> **Tâches à faire**
1 > Dans le texte source, recopiez mot pour mot tout ce qui va de « Analyse technique » jusqu'à « module de chargement. ».
2 > D'après le texte source, dans quels pays développés « Agent Smith » s'est-il introduit sur un grand nombre d'appareils ?

> **Texte source**
++++++++++

Contrairement aux campagnes précédentes non associées à Google Play, dont les victimes sont presque exclusivement situées dans des régions et des pays moins développés, « Agent Smith » s’est immiscé avec succès dans un nombre considérable d’appareils dans des pays développés tels que l'Arabie saoudite, le Royaume-Uni et les États-Unis.

Analyse technique

« Agent Smith » possède une structure modulaire comprenant les modules suivants :
  • Chargement (loader)
  • Noyau (core)
  • Lancement (boot)
  • Correction (patch)
  • AdSDK
  • Mise à jour (updater)

Comme indiqué ci-dessus, la première étape de cette chaîne d'infection est confiée à l’injecteur. L’injecteur est une application légitime repackagée contenant du code supplémentaire : le module de chargement.

++++++++++

> **Données fournies**
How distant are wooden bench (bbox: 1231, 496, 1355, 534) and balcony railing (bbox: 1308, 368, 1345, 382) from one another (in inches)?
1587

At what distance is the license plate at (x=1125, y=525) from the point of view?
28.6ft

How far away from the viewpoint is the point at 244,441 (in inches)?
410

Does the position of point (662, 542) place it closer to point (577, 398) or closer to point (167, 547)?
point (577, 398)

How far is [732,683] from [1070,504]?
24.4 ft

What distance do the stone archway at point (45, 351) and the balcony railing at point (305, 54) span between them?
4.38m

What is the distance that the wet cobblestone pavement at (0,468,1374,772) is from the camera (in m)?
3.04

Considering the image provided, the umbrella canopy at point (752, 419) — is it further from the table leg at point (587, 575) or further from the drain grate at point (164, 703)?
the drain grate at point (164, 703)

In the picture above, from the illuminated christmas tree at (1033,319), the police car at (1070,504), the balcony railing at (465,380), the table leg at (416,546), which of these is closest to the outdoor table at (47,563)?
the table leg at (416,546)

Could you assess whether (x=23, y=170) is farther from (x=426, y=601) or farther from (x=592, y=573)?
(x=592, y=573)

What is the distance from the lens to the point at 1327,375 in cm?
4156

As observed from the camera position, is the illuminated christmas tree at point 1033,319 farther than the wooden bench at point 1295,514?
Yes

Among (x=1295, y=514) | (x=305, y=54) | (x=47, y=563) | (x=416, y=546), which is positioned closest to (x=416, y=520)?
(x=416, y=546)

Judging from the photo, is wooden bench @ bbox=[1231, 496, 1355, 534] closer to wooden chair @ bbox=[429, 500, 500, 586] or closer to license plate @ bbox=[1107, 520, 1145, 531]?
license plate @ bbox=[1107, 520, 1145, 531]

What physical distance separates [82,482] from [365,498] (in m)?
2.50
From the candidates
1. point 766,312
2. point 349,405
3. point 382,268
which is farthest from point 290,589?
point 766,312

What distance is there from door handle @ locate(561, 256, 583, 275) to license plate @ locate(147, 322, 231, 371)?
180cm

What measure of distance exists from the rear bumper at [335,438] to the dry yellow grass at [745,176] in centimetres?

++++++++++

> **Réponses aux tâches**
1 >
Analyse technique

« Agent Smith » possède une structure modulaire comprenant les modules suivants :
  • Chargement (loader)
  • Noyau (core)
  • Lancement (boot)
  • Correction (patch)
  • AdSDK
  • Mise à jour (updater)

Comme indiqué ci-dessus, la première étape de cette chaîne d'infection est confiée à l’injecteur. L’injecteur est une application légitime repackagée contenant du code supplémentaire : le module de chargement.

2 > L'Arabie saoudite, le Royaume-Uni et les États-Unis.